Alguns estudos sugerem que o estresse constante pode danificar o hipocampo. Quando experimentamos o estresse, o corpo libera um hormônio chamado cortisol, que ajuda a mobilizar o corpo para responder a um evento estressante. No entanto, alguns estudos em animais mostram que altos níveis de cortisol podem danificar ou destruir células no hipocampo.

Os pesquisadores também analisaram o tamanho do hipocampo em pessoas com e sem TEPT. Eles descobriram que pessoas que têm casos graves e crônicos de TEPT têm hipocampos menores. Isso indica que o estresse contínuo resultante de um distúrbio de estresse pós-traumático crônico e grave pode danificar o hipocampo, tornando-o menor.

O hipocampo desempenha um papel na determinação do risco de TEPT?

Nem todo mundo que experimenta um evento traumático desenvolve TEPT. Portanto, os pesquisadores também propuseram que o hipocampo possa desempenhar um papel na determinação de quem corre risco de desenvolver TEPT.

Especificamente, ter um hipocampo menor pode ser um sinal de que uma pessoa é vulnerável ao desenvolvimento de um caso grave de transtorno de estresse pós-traumático após um evento traumático. Algumas pessoas podem nascer com um hipocampo menor, o que poderia interferir na capacidade de se recuperar de uma experiência traumática, colocando-as em risco de desenvolver TEPT.

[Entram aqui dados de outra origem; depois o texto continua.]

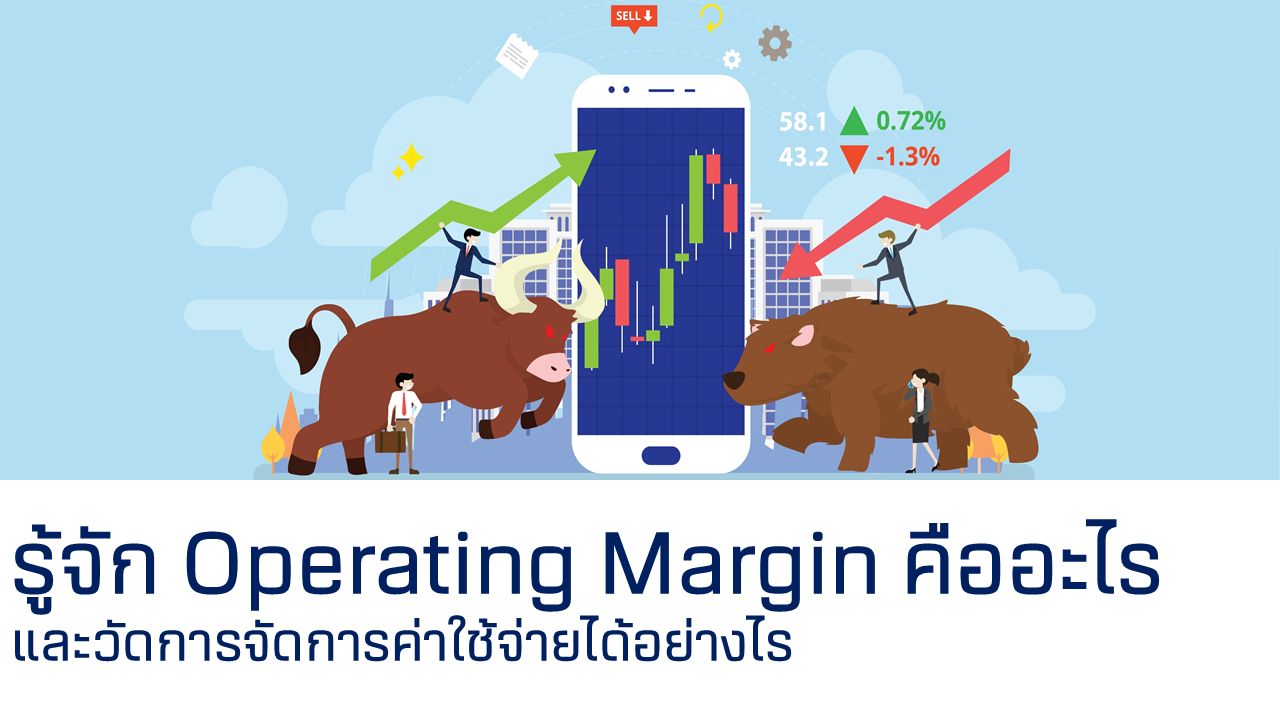 SELL

58.1 0.72%
43.2 -1.3%

รู้จัก Operating Margin คืออะไร
และวัดการจัดการค่าใช้จ่ายได้อย่างไร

Para examinar isso, um estudo se concentrou em gêmeos idênticos, com um gêmeo exposto a um evento traumático (combate) e o outro não exposto. Por compartilharem os mesmos genes, o estudo de gêmeos idênticos pode fornecer informações sobre a influência da genética no desenvolvimento de certas condições.

Por exemplo, neste caso, se a pessoa que desenvolveu TEPT tiver um hipocampo menor e um gêmeo não traumático exposto que tenha um hipocampo menor, eu sugeriria que um hipocampo menor pode ser um sinal de uma vulnerabilidade genética ao desenvolvimento de um distúrbio de estresse pós-traumático. Uma experiência traumática.

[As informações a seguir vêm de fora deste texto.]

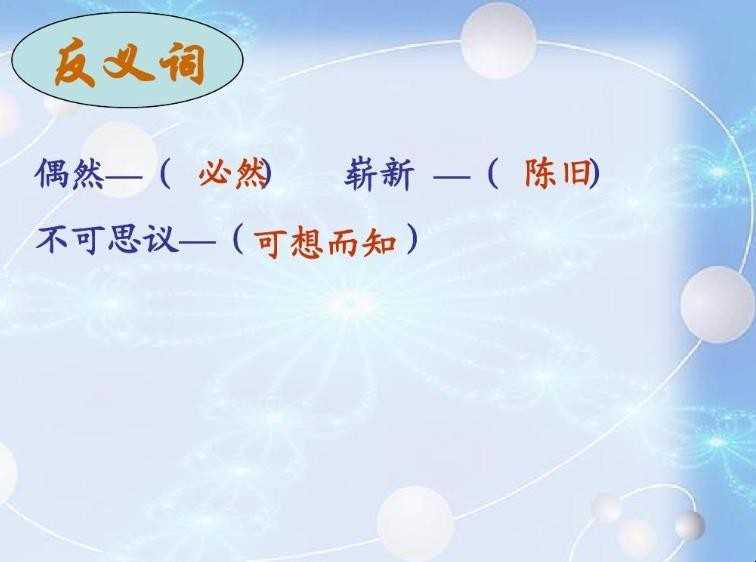 反义词

偶然—（ 必然）　崭新 —（ 陈旧）

不可思议—（可想而知）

De fato, é exatamente isso que eles encontraram. Pessoas com transtorno de estresse pós-traumático grave tinham um hipocampo menor e também tinham um gêmeo não traumático exposto com um hipocampo menor. Consequentemente, um hipocampo menor pode ser um sinal de que uma pessoa é vulnerável ou tem maior probabilidade de desenvolver TEPT após uma experiência traumática.

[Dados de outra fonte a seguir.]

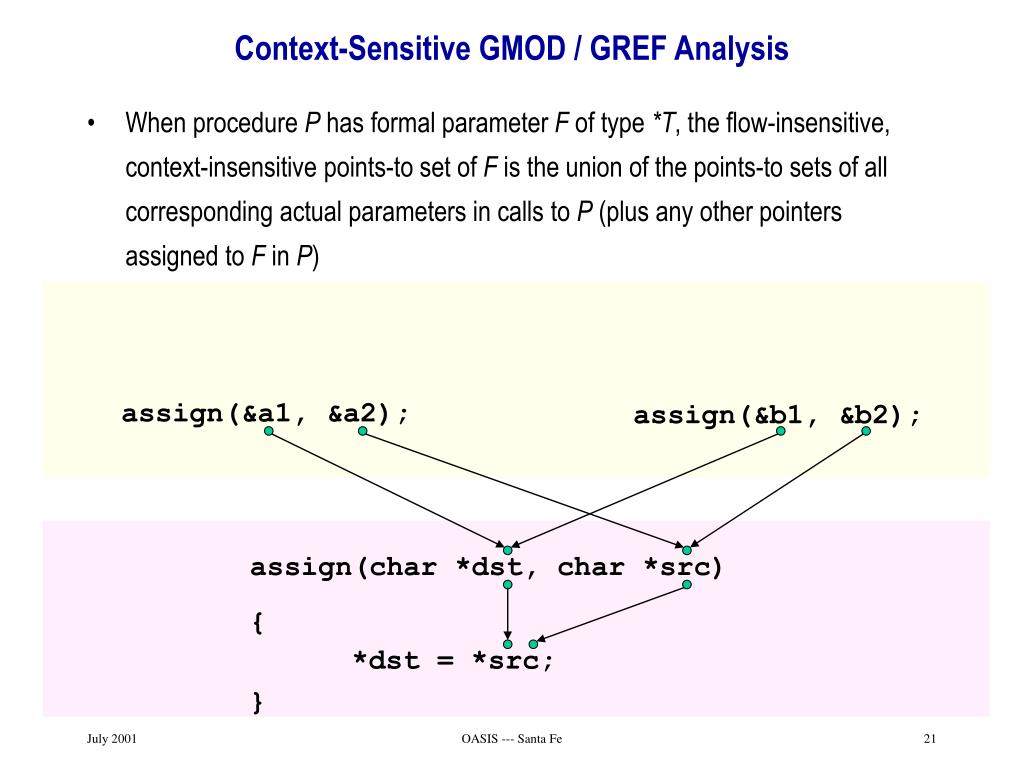 Context-Sensitive GMOD / GREF Analysis

• When procedure P has formal parameter F of type *T, the flow-insensitive, context-insensitive points-to set of F is the union of the points-to sets of all corresponding actual parameters in calls to P (plus any other pointers assigned to F in P)

assign(&a1, &a2);

assign(&b1, &b2);

assign(char *dst, char *src)
{
*dst = *src;
}

July 2001

OASIS --- Santa Fe

21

Obviamente, é importante lembrar que os gêmeos geralmente compartilham o mesmo ambiente em que crescem, dificultando a separação do papel que a natureza e a criação desempenham no tamanho do hipocampo de uma pessoa. Portanto, o veredicto ainda está fora da verdadeira relação entre o hipocampo e o TEPT.

Como essas informações podem ser usadas?

Ainda há muito a aprender sobre o papel que certas partes do cérebro desempenham na formação do TEPT. No entanto, é muito importante estudar como o TEPT afeta o cérebro (e vice-versa).

Compreender quais partes do cérebro podem afetar o TEPT pode levar ao desenvolvimento de medicamentos mais eficazes para tratar o distúrbio. Além disso, essas informações também podem nos ajudar a identificar melhor quem está em risco de desenvolver TEPT após um evento traumático.